ア 日常的な話題について,使用される語句や文,情報量などにおいて,多くの支援を活用すれば,必要な情報を読み取り,書き手の意図を把握することができるようにする。

イ 社会的な話題について,使用される語句や文,情報量などにおいて,多くの支援を活用すれば,必要な情報を読み取り,概要や要点を目的に応じて捉えることができるようにする。

このように目標が示されています。初めから読んであらすじを理解するとか、要旨をとらえるなどの活動はしっかりと含まれています。同様に、「必要うな情報を読み取り・・・目的に応じて捉える」と書かれています。目的に応じてとはどういうことか。解説には「社会的な話題について」と書かれていますが、実際のコミュニケーションでは「目的に応じて」情報をとらえています。それは社会的な話題に限ったことではなく、友達同士のおしゃべりでもなんでもそうです。TOEICではまさにこの「目的に応じて捉える」問題と、「必要な情報を読み取り、書き手の意図を把握する」というような最初から最後まで順に読むと考えやすい問題が混在しているわけです。日本語ではもちろんできることですが、英語でやるとなると骨が折れます。

 先ほどのPART7に話を戻すと、問題を読むと「Mr.〇〇についてどんなことが述べられていますか」と聞かれたら、ざっと見渡してMR.○○を探し、その辺を読むことになります。表などを使うような問題では、「○○さんは何を注文したと推測されますか」などは、表と予算を話したところを見つければ答えられます。つまり、読まなくていいところを読まないで答える思考力・判断力が求められているということです。

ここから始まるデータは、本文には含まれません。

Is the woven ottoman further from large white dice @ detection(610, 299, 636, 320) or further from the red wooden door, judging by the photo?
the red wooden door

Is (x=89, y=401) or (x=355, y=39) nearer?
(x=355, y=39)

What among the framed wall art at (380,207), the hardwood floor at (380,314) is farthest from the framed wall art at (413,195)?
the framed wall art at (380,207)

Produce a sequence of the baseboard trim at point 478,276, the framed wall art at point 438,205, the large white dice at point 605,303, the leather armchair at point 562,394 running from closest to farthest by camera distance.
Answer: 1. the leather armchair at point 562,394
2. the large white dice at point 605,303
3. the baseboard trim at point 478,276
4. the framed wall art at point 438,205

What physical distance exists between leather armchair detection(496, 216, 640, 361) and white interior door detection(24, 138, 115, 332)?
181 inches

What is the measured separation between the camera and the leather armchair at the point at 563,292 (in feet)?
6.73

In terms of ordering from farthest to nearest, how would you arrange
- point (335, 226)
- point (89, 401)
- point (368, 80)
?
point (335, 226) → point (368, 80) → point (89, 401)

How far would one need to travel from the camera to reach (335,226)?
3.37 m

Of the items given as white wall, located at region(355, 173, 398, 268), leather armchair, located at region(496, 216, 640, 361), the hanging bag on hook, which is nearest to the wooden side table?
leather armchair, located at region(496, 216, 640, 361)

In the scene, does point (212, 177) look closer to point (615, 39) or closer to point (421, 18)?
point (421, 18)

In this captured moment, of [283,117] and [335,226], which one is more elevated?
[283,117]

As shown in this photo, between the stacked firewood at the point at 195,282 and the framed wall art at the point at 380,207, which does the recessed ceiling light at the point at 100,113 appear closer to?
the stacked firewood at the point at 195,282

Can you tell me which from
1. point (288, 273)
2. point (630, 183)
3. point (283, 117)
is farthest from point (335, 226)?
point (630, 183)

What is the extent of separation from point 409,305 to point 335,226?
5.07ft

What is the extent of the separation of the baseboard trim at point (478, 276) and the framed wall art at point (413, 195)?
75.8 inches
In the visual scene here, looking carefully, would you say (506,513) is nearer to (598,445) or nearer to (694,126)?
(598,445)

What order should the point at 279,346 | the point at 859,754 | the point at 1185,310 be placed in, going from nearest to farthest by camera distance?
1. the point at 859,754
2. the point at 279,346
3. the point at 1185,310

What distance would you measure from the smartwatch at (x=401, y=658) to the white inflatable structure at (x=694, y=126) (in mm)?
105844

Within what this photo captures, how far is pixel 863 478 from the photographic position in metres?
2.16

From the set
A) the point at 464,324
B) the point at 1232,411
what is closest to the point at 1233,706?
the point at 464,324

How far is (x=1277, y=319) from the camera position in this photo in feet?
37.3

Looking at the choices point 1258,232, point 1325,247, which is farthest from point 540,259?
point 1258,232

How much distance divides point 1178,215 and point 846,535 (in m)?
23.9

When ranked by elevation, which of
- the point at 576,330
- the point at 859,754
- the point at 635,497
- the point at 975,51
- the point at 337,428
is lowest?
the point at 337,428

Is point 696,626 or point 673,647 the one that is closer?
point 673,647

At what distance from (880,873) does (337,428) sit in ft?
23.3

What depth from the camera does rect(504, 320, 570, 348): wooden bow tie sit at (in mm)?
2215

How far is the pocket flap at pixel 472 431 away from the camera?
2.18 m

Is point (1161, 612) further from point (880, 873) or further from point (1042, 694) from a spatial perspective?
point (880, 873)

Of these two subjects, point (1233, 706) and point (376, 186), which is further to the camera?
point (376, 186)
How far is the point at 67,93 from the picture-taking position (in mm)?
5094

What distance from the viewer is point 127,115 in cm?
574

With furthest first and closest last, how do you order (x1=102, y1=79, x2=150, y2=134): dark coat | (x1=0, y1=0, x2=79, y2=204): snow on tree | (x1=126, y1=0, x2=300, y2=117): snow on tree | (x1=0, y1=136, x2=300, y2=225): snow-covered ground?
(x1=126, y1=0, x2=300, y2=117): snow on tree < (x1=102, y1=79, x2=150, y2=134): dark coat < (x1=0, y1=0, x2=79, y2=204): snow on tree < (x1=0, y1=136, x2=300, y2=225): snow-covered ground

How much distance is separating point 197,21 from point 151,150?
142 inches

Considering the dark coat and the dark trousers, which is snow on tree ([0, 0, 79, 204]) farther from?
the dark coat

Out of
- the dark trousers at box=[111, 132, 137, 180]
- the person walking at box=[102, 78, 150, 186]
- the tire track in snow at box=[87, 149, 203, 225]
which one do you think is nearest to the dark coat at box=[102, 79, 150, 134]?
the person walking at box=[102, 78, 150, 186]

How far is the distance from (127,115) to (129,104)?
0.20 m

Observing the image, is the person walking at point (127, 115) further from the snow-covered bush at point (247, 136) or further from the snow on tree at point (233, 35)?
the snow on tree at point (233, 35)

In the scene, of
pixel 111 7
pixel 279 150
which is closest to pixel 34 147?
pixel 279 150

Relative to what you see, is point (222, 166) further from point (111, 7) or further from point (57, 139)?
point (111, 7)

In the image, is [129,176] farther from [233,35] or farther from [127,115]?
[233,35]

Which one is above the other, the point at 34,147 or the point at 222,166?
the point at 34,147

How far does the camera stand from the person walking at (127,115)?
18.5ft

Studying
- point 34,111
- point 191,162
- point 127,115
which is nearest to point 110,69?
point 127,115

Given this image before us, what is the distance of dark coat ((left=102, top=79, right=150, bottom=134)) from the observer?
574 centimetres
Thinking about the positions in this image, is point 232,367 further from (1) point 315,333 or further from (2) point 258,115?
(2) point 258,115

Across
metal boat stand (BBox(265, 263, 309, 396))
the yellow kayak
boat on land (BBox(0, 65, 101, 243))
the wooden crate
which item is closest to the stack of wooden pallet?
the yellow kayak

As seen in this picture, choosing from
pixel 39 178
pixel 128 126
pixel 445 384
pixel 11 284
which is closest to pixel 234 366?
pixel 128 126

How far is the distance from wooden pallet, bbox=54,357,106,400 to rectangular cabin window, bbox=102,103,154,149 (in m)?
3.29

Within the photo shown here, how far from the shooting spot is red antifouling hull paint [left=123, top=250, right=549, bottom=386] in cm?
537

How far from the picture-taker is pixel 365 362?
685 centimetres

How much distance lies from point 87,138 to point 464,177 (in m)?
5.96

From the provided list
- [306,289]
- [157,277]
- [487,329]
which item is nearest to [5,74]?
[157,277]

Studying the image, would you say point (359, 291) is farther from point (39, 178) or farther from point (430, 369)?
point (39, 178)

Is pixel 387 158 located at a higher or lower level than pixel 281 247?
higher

それをせずに初めから全部読むと終わるわけがありません。時間が足りないという人は、まずは全文読むような英検タイプの問題形式か、必要な部分を探して答える形式か。この辺を見極めてから問題を解くといいと思います。今までは185問目あたりでタイムオーバーでしたが、時間内にすべて終えることができるようになった上に、正答数も上がるようになりました。そのため、問題を制作する側の意図として、おそらくすべて読むことを想定していないという結論がそこまで外れていないのではと思っています。

 児童に思考力を高める活動をさせますが、まずは自分の経験から思考力の大切さを考えてみることも楽しいのではないでしょうか。